Tasks
A: Answer these questions from the judgment excerpt, one line each:
(i) Which section of the Income-tax Act provides a presumption of mental state?
(ii) What amount did the respondents say the petitioner-company had not disclosed as income?
(iii) Which of the respondent's submissions does the court consider first?
B: Shorten the paragraph in the judgment excerpt that begins "The final submission of the petitioners" and keep its main facts.
C: Rewrite the judgment excerpt from "3. Whether there" to "Second ITO .", replacing "writ court" with "civil court".

Extract provided
12. The final submission of the petitioners is that even if the facts stated in the complaint were taken to be correct, no offence was disclosed which could be prosecuted under Section 276C. The claim of the respondents was on the basis of the applicability of Section 43B. The return which was filed was on the basis that Section 43B was not applicable. This was because of the interim order passed on the first writ application which was then subsisting. Furthermore, the respondents were proceeding on the basis that the petitioner-company had sought to evade tax by wrongfully claiming a deduction. The petitioner had, in fact, not claimed the deduction and as such the question of evasion of payment of tax did not arise.
13. The respondents have submitted :
1. That the petitioner-company had deliberately not disclosed an amount of Rs. 6.25 crores as its income on account of excise duty liability written back. This non-disclosure had nothing to do with the applicability of Section 43B of the Act.
2. Under Section 278A of the Income-tax Act it has been specifically provided that an offence can be committed by a company and under Section 278E, there is a presumption of mental state which is mens rea.
3. Whether there was any criminal intention in fact is a question which can only be asserted or appreciated upon evidence and not in a writ court. Reliance has been placed on the decision in Dr. (Mrs.) M.S. Dhowani v. J. Ranganathan, Second ITO .
4. There is no scope for granting an opportunity of being heard as has been held in the decision in Dr. (Mrs.) M. S. Dhowani v. J. Ranganathan, Second ITO for the purpose of granting sanction. No opportunity of being heard could have been given. Besides it is still open to the writ petitioners to approach the authorities to compound the offence under Section 279(2). There is, therefore, no question of prejudice being suffered by the petitioners.
5. Since the criminal proceeding has been initiated and the criminal court had taken cognizance, the writ petitioners should not be permitted to challenge the same under Article 226. There is a specific remedy under Section 482 of the Criminal Procedure Code. The decision in Shiv Shanker Sitaram v. ITAT has been relied on to contend that once cognizance has been taken, the same can only be challenged under the Criminal Procedure Code. It has also been urged that the Supreme Court in the case of J.P. Sharma v. Vinod Kr. Jain, , has held that if the criminal court has taken cognizance of an offence after being satisfied about the prima facie nature of the same, the High Court has no jurisdiction to quash the proceedings even under Section 482 of the Criminal Procedure Code.
6. Finally, it has been submitted that merely because a reference application was pending before this court and merely because an appeal was pending against imposition of penalty, this would not bar criminal proceedings if the ingredients of the offence charged are prima facie fulfilled. According to the respondent, this has been decided in P. Jayappan v. S.K. Perumal First ITO .
14. The fifth submission of the respondent noted above is taken up first for consideration as it relates to the question of maintainability of the application and if decided in favour of the respondent would determine the matter finally as far as this court is concerned.
15. The submission of the respondents appears to be, first, that criminal proceedings cannot be quashed once cognizance has been taken ; and, second, that in any event a grievance with regard to criminal proceedings could be decided only under the Code of Criminal Procedure and not under Article 226.
16. There is no authority to support either of the propositions.

Input data
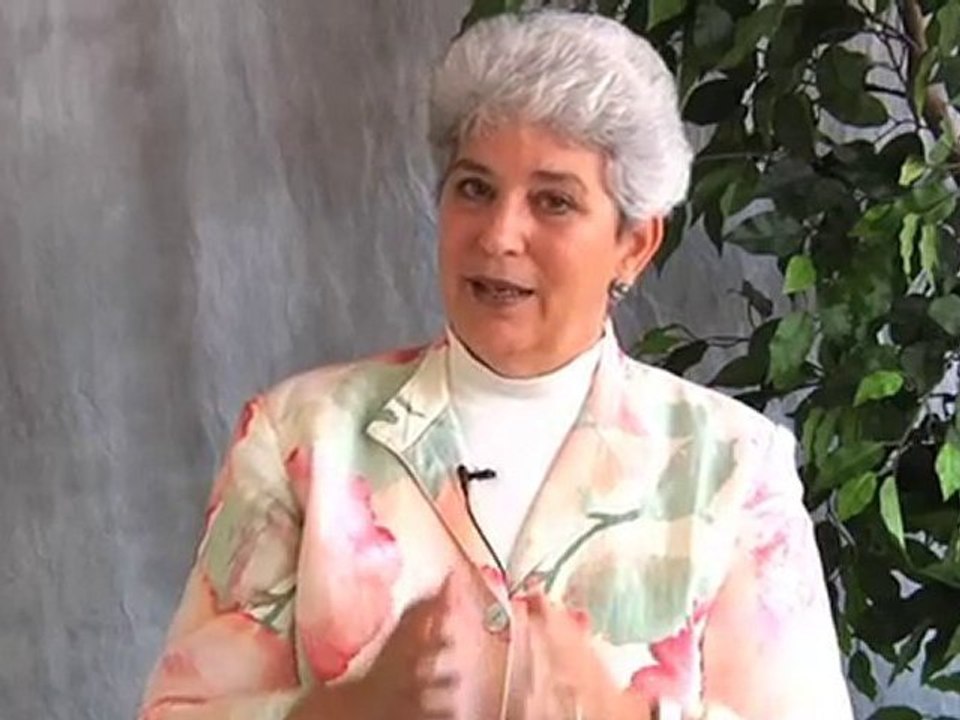 Sheila Gross PhD MFT - Therapist in Los Angeles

Solutions to each task
A:
(i) Section 278E.
(ii) Rs. 6.25 crores.
(iii) The fifth submission.

B: The petitioners' final argument is that no offense prosecutable under Section 276C was disclosed, even if the complaint's facts were taken as correct. The respondents relied on Section 43B applying. The return, however, was filed on the basis that it did not apply, because of the interim order on the first writ application that was then in force. The respondents also assumed that the company tried to evade tax by wrongly claiming a deduction. The petitioner had not claimed the deduction, so the question of evasion did not arise.

C:
3. Whether there was any criminal intention in fact is a question which can only be asserted or appreciated upon evidence and not in a civil court. Reliance has been placed on the decision in Dr. (Mrs.) M.S. Dhowani v. J. Ranganathan, Second ITO .